**Work instruction:** A line below contains "luxury Mauritius holiday", and a later one contains "2019 Volkswagen Touran". Repeat both, with every line between them, exactly.

**Supplied data:**
══════

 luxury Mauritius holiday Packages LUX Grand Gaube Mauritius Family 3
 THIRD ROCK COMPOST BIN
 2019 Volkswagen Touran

══════

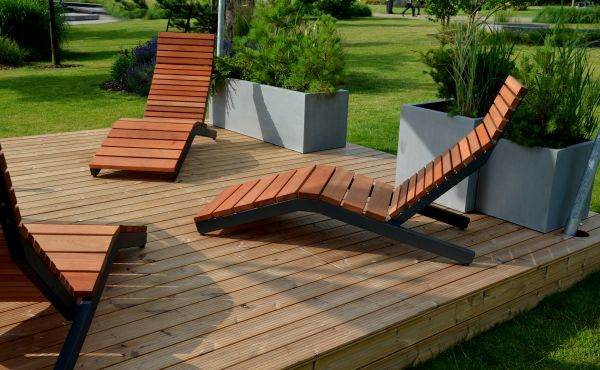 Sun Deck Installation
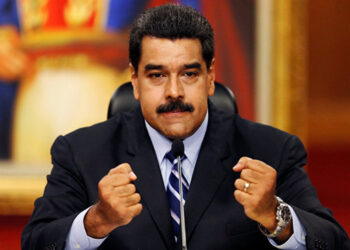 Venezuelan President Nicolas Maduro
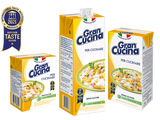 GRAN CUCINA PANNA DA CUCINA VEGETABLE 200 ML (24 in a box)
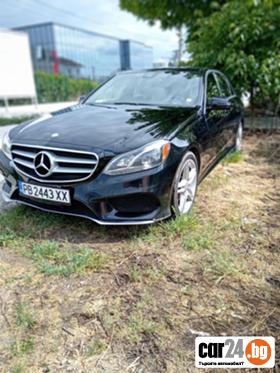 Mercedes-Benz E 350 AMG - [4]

══════

**Solution for this task:**
 luxury Mauritius holiday Packages LUX Grand Gaube Mauritius Family 3
 THIRD ROCK COMPOST BIN
 2019 Volkswagen Touran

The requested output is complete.